Berdasarkan kondisi stres pasca-trauma, penyedian pelayanan dilakukan
secara berjenjang yaitu untuk penanganan tingkat awal sampai rujukan tertinggi.
Tingkat pelayanan tersebut sebagai berikut :
1. Pelayanan tingkat masyarakat, dilakukan oleh relawan yang tergabung dalam
lembaga/organisasi masyarakat luas atau keagamaan maupun kader atau petugas
pemerintah di tingkat desa atau kecamatan,berupa :
a. Penyuluhan (KIE)
b. Bimbingan
c. Membentuk “kelompok tolong diri”
d. Rujukan
a. Konseling, dilakukan terhadap penderita yang berpotensi untuk mengalami
gangguan stres pasca-trauma. Dilakukan secara komprehensif bersama-sama
(tim) oleh konselor serta tenaga lain yang terkait dengan penanganan pasien
gangguan jiwa pasca-trauma.
b. Rujukan, pada kasus yang tak dapat ditangani dengan konseling awal dan
membutuhkan konseling lebih lanjut/psikoterapi atau penanganan lebih lanjut.

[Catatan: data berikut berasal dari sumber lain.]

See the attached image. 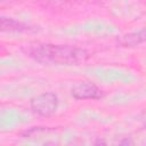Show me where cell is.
<instances>
[{
	"label": "cell",
	"instance_id": "1",
	"mask_svg": "<svg viewBox=\"0 0 146 146\" xmlns=\"http://www.w3.org/2000/svg\"><path fill=\"white\" fill-rule=\"evenodd\" d=\"M23 51L35 62L47 65H79L89 57L86 49L70 44L33 43L26 44Z\"/></svg>",
	"mask_w": 146,
	"mask_h": 146
},
{
	"label": "cell",
	"instance_id": "2",
	"mask_svg": "<svg viewBox=\"0 0 146 146\" xmlns=\"http://www.w3.org/2000/svg\"><path fill=\"white\" fill-rule=\"evenodd\" d=\"M58 107V97L51 91L42 92L31 99V110L39 116L50 117Z\"/></svg>",
	"mask_w": 146,
	"mask_h": 146
},
{
	"label": "cell",
	"instance_id": "3",
	"mask_svg": "<svg viewBox=\"0 0 146 146\" xmlns=\"http://www.w3.org/2000/svg\"><path fill=\"white\" fill-rule=\"evenodd\" d=\"M71 95L79 100H95L104 96L103 90L90 81H79L71 88Z\"/></svg>",
	"mask_w": 146,
	"mask_h": 146
},
{
	"label": "cell",
	"instance_id": "4",
	"mask_svg": "<svg viewBox=\"0 0 146 146\" xmlns=\"http://www.w3.org/2000/svg\"><path fill=\"white\" fill-rule=\"evenodd\" d=\"M117 44L121 47H136L146 42V26L133 32L122 34L117 38Z\"/></svg>",
	"mask_w": 146,
	"mask_h": 146
},
{
	"label": "cell",
	"instance_id": "5",
	"mask_svg": "<svg viewBox=\"0 0 146 146\" xmlns=\"http://www.w3.org/2000/svg\"><path fill=\"white\" fill-rule=\"evenodd\" d=\"M0 27L2 32H9V33H24L32 31V27L23 22H19L17 19L10 18V17H1Z\"/></svg>",
	"mask_w": 146,
	"mask_h": 146
},
{
	"label": "cell",
	"instance_id": "6",
	"mask_svg": "<svg viewBox=\"0 0 146 146\" xmlns=\"http://www.w3.org/2000/svg\"><path fill=\"white\" fill-rule=\"evenodd\" d=\"M140 121H141V123L144 124V127L146 128V111L141 113V115H140Z\"/></svg>",
	"mask_w": 146,
	"mask_h": 146
}]
</instances>
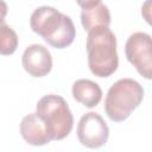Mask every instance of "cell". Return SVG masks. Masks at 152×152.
I'll return each mask as SVG.
<instances>
[{
	"mask_svg": "<svg viewBox=\"0 0 152 152\" xmlns=\"http://www.w3.org/2000/svg\"><path fill=\"white\" fill-rule=\"evenodd\" d=\"M30 25L34 33L56 49L69 46L76 36L71 18L51 6L37 7L31 14Z\"/></svg>",
	"mask_w": 152,
	"mask_h": 152,
	"instance_id": "cell-1",
	"label": "cell"
},
{
	"mask_svg": "<svg viewBox=\"0 0 152 152\" xmlns=\"http://www.w3.org/2000/svg\"><path fill=\"white\" fill-rule=\"evenodd\" d=\"M86 46L88 65L93 75L108 77L118 69L116 38L109 27H100L88 32Z\"/></svg>",
	"mask_w": 152,
	"mask_h": 152,
	"instance_id": "cell-2",
	"label": "cell"
},
{
	"mask_svg": "<svg viewBox=\"0 0 152 152\" xmlns=\"http://www.w3.org/2000/svg\"><path fill=\"white\" fill-rule=\"evenodd\" d=\"M142 97L144 89L139 82L133 78H121L110 86L107 91L104 99L106 114L112 121H124L141 103Z\"/></svg>",
	"mask_w": 152,
	"mask_h": 152,
	"instance_id": "cell-3",
	"label": "cell"
},
{
	"mask_svg": "<svg viewBox=\"0 0 152 152\" xmlns=\"http://www.w3.org/2000/svg\"><path fill=\"white\" fill-rule=\"evenodd\" d=\"M36 114L43 120L51 140H62L72 129V113L66 101L59 95L43 96L36 106Z\"/></svg>",
	"mask_w": 152,
	"mask_h": 152,
	"instance_id": "cell-4",
	"label": "cell"
},
{
	"mask_svg": "<svg viewBox=\"0 0 152 152\" xmlns=\"http://www.w3.org/2000/svg\"><path fill=\"white\" fill-rule=\"evenodd\" d=\"M125 53L137 71L146 80H150L152 72L151 36L145 32H134L131 34L126 40Z\"/></svg>",
	"mask_w": 152,
	"mask_h": 152,
	"instance_id": "cell-5",
	"label": "cell"
},
{
	"mask_svg": "<svg viewBox=\"0 0 152 152\" xmlns=\"http://www.w3.org/2000/svg\"><path fill=\"white\" fill-rule=\"evenodd\" d=\"M109 137V128L103 118L95 113H86L77 125V138L80 142L89 148L103 146Z\"/></svg>",
	"mask_w": 152,
	"mask_h": 152,
	"instance_id": "cell-6",
	"label": "cell"
},
{
	"mask_svg": "<svg viewBox=\"0 0 152 152\" xmlns=\"http://www.w3.org/2000/svg\"><path fill=\"white\" fill-rule=\"evenodd\" d=\"M21 63L26 72L33 77L48 75L52 68V57L48 48L40 44L28 45L21 57Z\"/></svg>",
	"mask_w": 152,
	"mask_h": 152,
	"instance_id": "cell-7",
	"label": "cell"
},
{
	"mask_svg": "<svg viewBox=\"0 0 152 152\" xmlns=\"http://www.w3.org/2000/svg\"><path fill=\"white\" fill-rule=\"evenodd\" d=\"M81 6V23L87 32L100 27H109L110 13L108 7L100 0L77 1Z\"/></svg>",
	"mask_w": 152,
	"mask_h": 152,
	"instance_id": "cell-8",
	"label": "cell"
},
{
	"mask_svg": "<svg viewBox=\"0 0 152 152\" xmlns=\"http://www.w3.org/2000/svg\"><path fill=\"white\" fill-rule=\"evenodd\" d=\"M20 134L27 144L33 146H43L51 141L43 120L36 113L23 118L20 122Z\"/></svg>",
	"mask_w": 152,
	"mask_h": 152,
	"instance_id": "cell-9",
	"label": "cell"
},
{
	"mask_svg": "<svg viewBox=\"0 0 152 152\" xmlns=\"http://www.w3.org/2000/svg\"><path fill=\"white\" fill-rule=\"evenodd\" d=\"M71 91L74 99L88 108L97 106L102 99V90L100 86L90 80L81 78L75 81Z\"/></svg>",
	"mask_w": 152,
	"mask_h": 152,
	"instance_id": "cell-10",
	"label": "cell"
},
{
	"mask_svg": "<svg viewBox=\"0 0 152 152\" xmlns=\"http://www.w3.org/2000/svg\"><path fill=\"white\" fill-rule=\"evenodd\" d=\"M18 48V36L15 31L5 21L0 23V55L8 56Z\"/></svg>",
	"mask_w": 152,
	"mask_h": 152,
	"instance_id": "cell-11",
	"label": "cell"
},
{
	"mask_svg": "<svg viewBox=\"0 0 152 152\" xmlns=\"http://www.w3.org/2000/svg\"><path fill=\"white\" fill-rule=\"evenodd\" d=\"M7 14V4L0 1V23L5 21V17Z\"/></svg>",
	"mask_w": 152,
	"mask_h": 152,
	"instance_id": "cell-12",
	"label": "cell"
}]
</instances>
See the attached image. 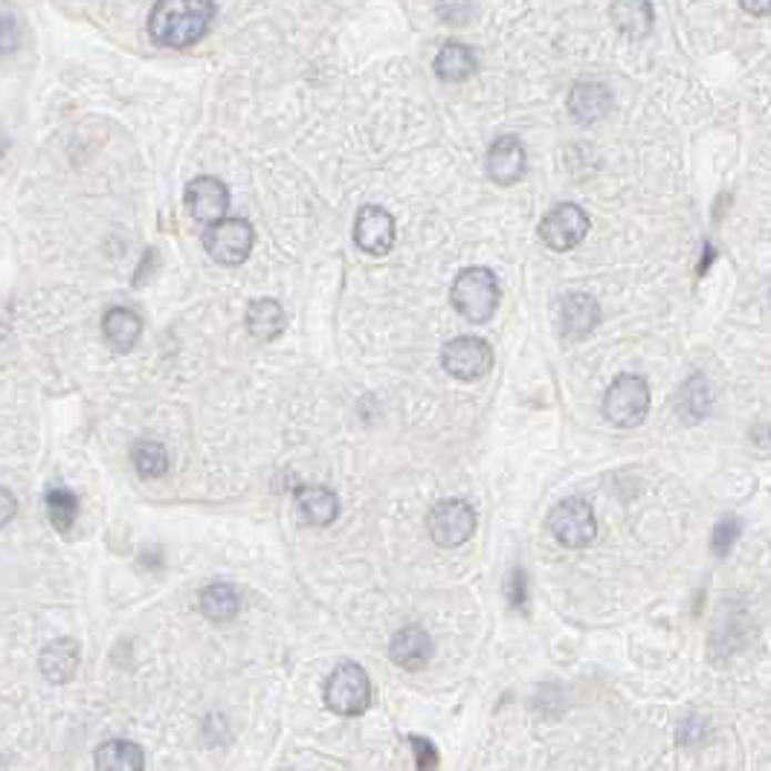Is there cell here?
<instances>
[{
	"instance_id": "obj_1",
	"label": "cell",
	"mask_w": 771,
	"mask_h": 771,
	"mask_svg": "<svg viewBox=\"0 0 771 771\" xmlns=\"http://www.w3.org/2000/svg\"><path fill=\"white\" fill-rule=\"evenodd\" d=\"M212 18V0H158L149 16V35L160 47L186 50L210 32Z\"/></svg>"
},
{
	"instance_id": "obj_2",
	"label": "cell",
	"mask_w": 771,
	"mask_h": 771,
	"mask_svg": "<svg viewBox=\"0 0 771 771\" xmlns=\"http://www.w3.org/2000/svg\"><path fill=\"white\" fill-rule=\"evenodd\" d=\"M499 300H503V291H499V278L494 270L467 267L453 282V307L467 323H490Z\"/></svg>"
},
{
	"instance_id": "obj_3",
	"label": "cell",
	"mask_w": 771,
	"mask_h": 771,
	"mask_svg": "<svg viewBox=\"0 0 771 771\" xmlns=\"http://www.w3.org/2000/svg\"><path fill=\"white\" fill-rule=\"evenodd\" d=\"M650 415V386L641 375L615 377L603 395V418L618 429L641 427Z\"/></svg>"
},
{
	"instance_id": "obj_4",
	"label": "cell",
	"mask_w": 771,
	"mask_h": 771,
	"mask_svg": "<svg viewBox=\"0 0 771 771\" xmlns=\"http://www.w3.org/2000/svg\"><path fill=\"white\" fill-rule=\"evenodd\" d=\"M325 704L337 717H359L372 704V679L359 665L343 661L325 682Z\"/></svg>"
},
{
	"instance_id": "obj_5",
	"label": "cell",
	"mask_w": 771,
	"mask_h": 771,
	"mask_svg": "<svg viewBox=\"0 0 771 771\" xmlns=\"http://www.w3.org/2000/svg\"><path fill=\"white\" fill-rule=\"evenodd\" d=\"M203 247H206L212 262L224 264V267H239L247 262L255 247L253 224L244 217H221V221L206 226Z\"/></svg>"
},
{
	"instance_id": "obj_6",
	"label": "cell",
	"mask_w": 771,
	"mask_h": 771,
	"mask_svg": "<svg viewBox=\"0 0 771 771\" xmlns=\"http://www.w3.org/2000/svg\"><path fill=\"white\" fill-rule=\"evenodd\" d=\"M548 531L566 548H586L598 537V519L586 499H562L548 514Z\"/></svg>"
},
{
	"instance_id": "obj_7",
	"label": "cell",
	"mask_w": 771,
	"mask_h": 771,
	"mask_svg": "<svg viewBox=\"0 0 771 771\" xmlns=\"http://www.w3.org/2000/svg\"><path fill=\"white\" fill-rule=\"evenodd\" d=\"M442 366L449 377L461 383L481 381L494 368V348L481 337H456L444 345Z\"/></svg>"
},
{
	"instance_id": "obj_8",
	"label": "cell",
	"mask_w": 771,
	"mask_h": 771,
	"mask_svg": "<svg viewBox=\"0 0 771 771\" xmlns=\"http://www.w3.org/2000/svg\"><path fill=\"white\" fill-rule=\"evenodd\" d=\"M476 534V510L465 499H444L429 514V537L442 548L465 546Z\"/></svg>"
},
{
	"instance_id": "obj_9",
	"label": "cell",
	"mask_w": 771,
	"mask_h": 771,
	"mask_svg": "<svg viewBox=\"0 0 771 771\" xmlns=\"http://www.w3.org/2000/svg\"><path fill=\"white\" fill-rule=\"evenodd\" d=\"M589 215H586L577 203H560L555 210L548 212L539 224V239L548 250L555 253H566V250H575L580 241L589 235Z\"/></svg>"
},
{
	"instance_id": "obj_10",
	"label": "cell",
	"mask_w": 771,
	"mask_h": 771,
	"mask_svg": "<svg viewBox=\"0 0 771 771\" xmlns=\"http://www.w3.org/2000/svg\"><path fill=\"white\" fill-rule=\"evenodd\" d=\"M555 323L562 339L580 343L598 328L600 305L589 293H566L555 305Z\"/></svg>"
},
{
	"instance_id": "obj_11",
	"label": "cell",
	"mask_w": 771,
	"mask_h": 771,
	"mask_svg": "<svg viewBox=\"0 0 771 771\" xmlns=\"http://www.w3.org/2000/svg\"><path fill=\"white\" fill-rule=\"evenodd\" d=\"M354 241L368 255H386L395 247V217L383 206H363L354 221Z\"/></svg>"
},
{
	"instance_id": "obj_12",
	"label": "cell",
	"mask_w": 771,
	"mask_h": 771,
	"mask_svg": "<svg viewBox=\"0 0 771 771\" xmlns=\"http://www.w3.org/2000/svg\"><path fill=\"white\" fill-rule=\"evenodd\" d=\"M186 206L197 224H215L230 212V189L217 177H195L186 186Z\"/></svg>"
},
{
	"instance_id": "obj_13",
	"label": "cell",
	"mask_w": 771,
	"mask_h": 771,
	"mask_svg": "<svg viewBox=\"0 0 771 771\" xmlns=\"http://www.w3.org/2000/svg\"><path fill=\"white\" fill-rule=\"evenodd\" d=\"M487 177L494 180L496 186H514L519 177L525 174V145L519 143L517 136H499L490 151H487Z\"/></svg>"
},
{
	"instance_id": "obj_14",
	"label": "cell",
	"mask_w": 771,
	"mask_h": 771,
	"mask_svg": "<svg viewBox=\"0 0 771 771\" xmlns=\"http://www.w3.org/2000/svg\"><path fill=\"white\" fill-rule=\"evenodd\" d=\"M293 503H296V514L302 517V523L314 525V528H328L339 517L337 494L323 485H302L293 494Z\"/></svg>"
},
{
	"instance_id": "obj_15",
	"label": "cell",
	"mask_w": 771,
	"mask_h": 771,
	"mask_svg": "<svg viewBox=\"0 0 771 771\" xmlns=\"http://www.w3.org/2000/svg\"><path fill=\"white\" fill-rule=\"evenodd\" d=\"M389 656L397 667H404L409 673H418L433 659V638L427 636L424 627H404L392 638Z\"/></svg>"
},
{
	"instance_id": "obj_16",
	"label": "cell",
	"mask_w": 771,
	"mask_h": 771,
	"mask_svg": "<svg viewBox=\"0 0 771 771\" xmlns=\"http://www.w3.org/2000/svg\"><path fill=\"white\" fill-rule=\"evenodd\" d=\"M79 659H82V650H79L73 638H59V641L41 650V673H44L47 682L64 684L79 670Z\"/></svg>"
},
{
	"instance_id": "obj_17",
	"label": "cell",
	"mask_w": 771,
	"mask_h": 771,
	"mask_svg": "<svg viewBox=\"0 0 771 771\" xmlns=\"http://www.w3.org/2000/svg\"><path fill=\"white\" fill-rule=\"evenodd\" d=\"M140 334H143V319L128 307H111L102 319V337L116 354L131 352L140 343Z\"/></svg>"
},
{
	"instance_id": "obj_18",
	"label": "cell",
	"mask_w": 771,
	"mask_h": 771,
	"mask_svg": "<svg viewBox=\"0 0 771 771\" xmlns=\"http://www.w3.org/2000/svg\"><path fill=\"white\" fill-rule=\"evenodd\" d=\"M612 108V93L607 84L600 82H580L569 93V111L577 122H598L607 116Z\"/></svg>"
},
{
	"instance_id": "obj_19",
	"label": "cell",
	"mask_w": 771,
	"mask_h": 771,
	"mask_svg": "<svg viewBox=\"0 0 771 771\" xmlns=\"http://www.w3.org/2000/svg\"><path fill=\"white\" fill-rule=\"evenodd\" d=\"M287 328L285 307L276 300H255L247 305V331L258 343H270V339L282 337V331Z\"/></svg>"
},
{
	"instance_id": "obj_20",
	"label": "cell",
	"mask_w": 771,
	"mask_h": 771,
	"mask_svg": "<svg viewBox=\"0 0 771 771\" xmlns=\"http://www.w3.org/2000/svg\"><path fill=\"white\" fill-rule=\"evenodd\" d=\"M609 16H612L615 27L629 38L650 35L652 21H656L650 0H615Z\"/></svg>"
},
{
	"instance_id": "obj_21",
	"label": "cell",
	"mask_w": 771,
	"mask_h": 771,
	"mask_svg": "<svg viewBox=\"0 0 771 771\" xmlns=\"http://www.w3.org/2000/svg\"><path fill=\"white\" fill-rule=\"evenodd\" d=\"M201 612L215 623L233 621L241 612V592L233 584H210L201 592Z\"/></svg>"
},
{
	"instance_id": "obj_22",
	"label": "cell",
	"mask_w": 771,
	"mask_h": 771,
	"mask_svg": "<svg viewBox=\"0 0 771 771\" xmlns=\"http://www.w3.org/2000/svg\"><path fill=\"white\" fill-rule=\"evenodd\" d=\"M435 73L444 82H465V79H470L476 73V55H473L470 47L458 44V41L444 44L438 50V55H435Z\"/></svg>"
},
{
	"instance_id": "obj_23",
	"label": "cell",
	"mask_w": 771,
	"mask_h": 771,
	"mask_svg": "<svg viewBox=\"0 0 771 771\" xmlns=\"http://www.w3.org/2000/svg\"><path fill=\"white\" fill-rule=\"evenodd\" d=\"M145 765L143 749L128 740H108L97 749V769L102 771H140Z\"/></svg>"
},
{
	"instance_id": "obj_24",
	"label": "cell",
	"mask_w": 771,
	"mask_h": 771,
	"mask_svg": "<svg viewBox=\"0 0 771 771\" xmlns=\"http://www.w3.org/2000/svg\"><path fill=\"white\" fill-rule=\"evenodd\" d=\"M47 517H50L55 531L68 534L70 528H73L75 517H79V503H75V496L70 494V490H64V487H53V490L47 494Z\"/></svg>"
},
{
	"instance_id": "obj_25",
	"label": "cell",
	"mask_w": 771,
	"mask_h": 771,
	"mask_svg": "<svg viewBox=\"0 0 771 771\" xmlns=\"http://www.w3.org/2000/svg\"><path fill=\"white\" fill-rule=\"evenodd\" d=\"M131 458H134L136 473L145 476V479H160L169 470V453L158 442H140L134 447V453H131Z\"/></svg>"
},
{
	"instance_id": "obj_26",
	"label": "cell",
	"mask_w": 771,
	"mask_h": 771,
	"mask_svg": "<svg viewBox=\"0 0 771 771\" xmlns=\"http://www.w3.org/2000/svg\"><path fill=\"white\" fill-rule=\"evenodd\" d=\"M737 537H740V519L737 517H726L719 519V525L713 528V555L717 557H726L728 551H731V546L737 542Z\"/></svg>"
},
{
	"instance_id": "obj_27",
	"label": "cell",
	"mask_w": 771,
	"mask_h": 771,
	"mask_svg": "<svg viewBox=\"0 0 771 771\" xmlns=\"http://www.w3.org/2000/svg\"><path fill=\"white\" fill-rule=\"evenodd\" d=\"M438 16H442V21L461 27L470 21L473 0H438Z\"/></svg>"
},
{
	"instance_id": "obj_28",
	"label": "cell",
	"mask_w": 771,
	"mask_h": 771,
	"mask_svg": "<svg viewBox=\"0 0 771 771\" xmlns=\"http://www.w3.org/2000/svg\"><path fill=\"white\" fill-rule=\"evenodd\" d=\"M21 47V23L16 18L0 16V59L12 55Z\"/></svg>"
},
{
	"instance_id": "obj_29",
	"label": "cell",
	"mask_w": 771,
	"mask_h": 771,
	"mask_svg": "<svg viewBox=\"0 0 771 771\" xmlns=\"http://www.w3.org/2000/svg\"><path fill=\"white\" fill-rule=\"evenodd\" d=\"M409 742H413L415 749V765H418L420 771L438 769V751H435L433 742L424 740V737H409Z\"/></svg>"
},
{
	"instance_id": "obj_30",
	"label": "cell",
	"mask_w": 771,
	"mask_h": 771,
	"mask_svg": "<svg viewBox=\"0 0 771 771\" xmlns=\"http://www.w3.org/2000/svg\"><path fill=\"white\" fill-rule=\"evenodd\" d=\"M16 510H18V503H16V496H12V490L0 487V528L16 517Z\"/></svg>"
},
{
	"instance_id": "obj_31",
	"label": "cell",
	"mask_w": 771,
	"mask_h": 771,
	"mask_svg": "<svg viewBox=\"0 0 771 771\" xmlns=\"http://www.w3.org/2000/svg\"><path fill=\"white\" fill-rule=\"evenodd\" d=\"M740 7L754 18H765L771 12V0H740Z\"/></svg>"
},
{
	"instance_id": "obj_32",
	"label": "cell",
	"mask_w": 771,
	"mask_h": 771,
	"mask_svg": "<svg viewBox=\"0 0 771 771\" xmlns=\"http://www.w3.org/2000/svg\"><path fill=\"white\" fill-rule=\"evenodd\" d=\"M7 149H9V140H7V136H3V134H0V158L7 154Z\"/></svg>"
}]
</instances>
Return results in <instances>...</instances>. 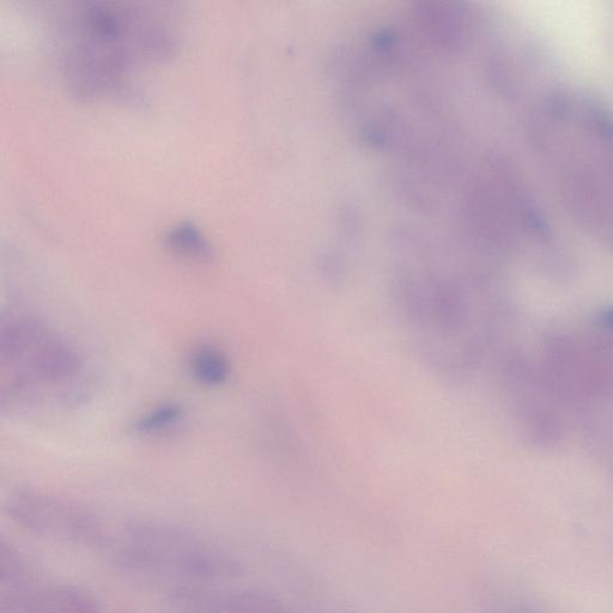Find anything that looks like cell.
<instances>
[{"label": "cell", "mask_w": 613, "mask_h": 613, "mask_svg": "<svg viewBox=\"0 0 613 613\" xmlns=\"http://www.w3.org/2000/svg\"><path fill=\"white\" fill-rule=\"evenodd\" d=\"M0 410L33 408L45 390L74 384L82 373L80 355L45 321L14 314L0 326Z\"/></svg>", "instance_id": "cell-1"}, {"label": "cell", "mask_w": 613, "mask_h": 613, "mask_svg": "<svg viewBox=\"0 0 613 613\" xmlns=\"http://www.w3.org/2000/svg\"><path fill=\"white\" fill-rule=\"evenodd\" d=\"M119 562L132 573L174 579L178 586L217 584L244 575L241 563L227 552L185 528L160 521L126 525Z\"/></svg>", "instance_id": "cell-2"}, {"label": "cell", "mask_w": 613, "mask_h": 613, "mask_svg": "<svg viewBox=\"0 0 613 613\" xmlns=\"http://www.w3.org/2000/svg\"><path fill=\"white\" fill-rule=\"evenodd\" d=\"M3 512L12 524L36 537L83 548L109 542L102 520L81 503L46 491L20 488L11 493Z\"/></svg>", "instance_id": "cell-3"}, {"label": "cell", "mask_w": 613, "mask_h": 613, "mask_svg": "<svg viewBox=\"0 0 613 613\" xmlns=\"http://www.w3.org/2000/svg\"><path fill=\"white\" fill-rule=\"evenodd\" d=\"M216 584L180 585L168 593L166 604L175 612L223 613L277 611V600L252 590H228Z\"/></svg>", "instance_id": "cell-4"}, {"label": "cell", "mask_w": 613, "mask_h": 613, "mask_svg": "<svg viewBox=\"0 0 613 613\" xmlns=\"http://www.w3.org/2000/svg\"><path fill=\"white\" fill-rule=\"evenodd\" d=\"M101 611L90 593L69 585L33 581L0 591V613H91Z\"/></svg>", "instance_id": "cell-5"}, {"label": "cell", "mask_w": 613, "mask_h": 613, "mask_svg": "<svg viewBox=\"0 0 613 613\" xmlns=\"http://www.w3.org/2000/svg\"><path fill=\"white\" fill-rule=\"evenodd\" d=\"M424 28L443 47L457 50L469 44L475 16L466 0H421Z\"/></svg>", "instance_id": "cell-6"}, {"label": "cell", "mask_w": 613, "mask_h": 613, "mask_svg": "<svg viewBox=\"0 0 613 613\" xmlns=\"http://www.w3.org/2000/svg\"><path fill=\"white\" fill-rule=\"evenodd\" d=\"M165 246L175 257L194 263H209L215 256L214 247L202 229L190 221L174 224L165 235Z\"/></svg>", "instance_id": "cell-7"}, {"label": "cell", "mask_w": 613, "mask_h": 613, "mask_svg": "<svg viewBox=\"0 0 613 613\" xmlns=\"http://www.w3.org/2000/svg\"><path fill=\"white\" fill-rule=\"evenodd\" d=\"M188 369L200 385L220 387L229 380L232 364L222 349L211 344L199 345L188 358Z\"/></svg>", "instance_id": "cell-8"}, {"label": "cell", "mask_w": 613, "mask_h": 613, "mask_svg": "<svg viewBox=\"0 0 613 613\" xmlns=\"http://www.w3.org/2000/svg\"><path fill=\"white\" fill-rule=\"evenodd\" d=\"M35 574L20 550L0 538V590H12L35 581Z\"/></svg>", "instance_id": "cell-9"}, {"label": "cell", "mask_w": 613, "mask_h": 613, "mask_svg": "<svg viewBox=\"0 0 613 613\" xmlns=\"http://www.w3.org/2000/svg\"><path fill=\"white\" fill-rule=\"evenodd\" d=\"M185 408L179 403H165L151 409L133 423L132 432L137 435H153L167 430L182 420Z\"/></svg>", "instance_id": "cell-10"}]
</instances>
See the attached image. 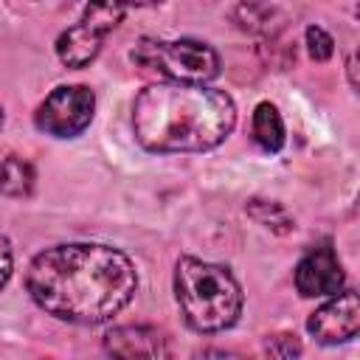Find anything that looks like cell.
<instances>
[{
	"label": "cell",
	"instance_id": "6da1fadb",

3. Pelayanan tingkat spesialistik
Penderita yang tak dapat ditangani di tingkat Puskesmas akan dirujuk ke RSJ
atau Bagian Psikiatri RSU Kelas A dan B. Di tingkat ini penderita akan dilayani
secara lebih spesialistik oleh seorang tenaga terampil (psikiater atau psikolog ) sesuai
dengan kebutuhan penderita. Penderita mungkin membutuhkan medikasi sementara
untuk membantu mengatasi masalahnya yang mendesak sehingga dapat dilakukan
konseling yang lebih mendalam (Syamsir, 1991).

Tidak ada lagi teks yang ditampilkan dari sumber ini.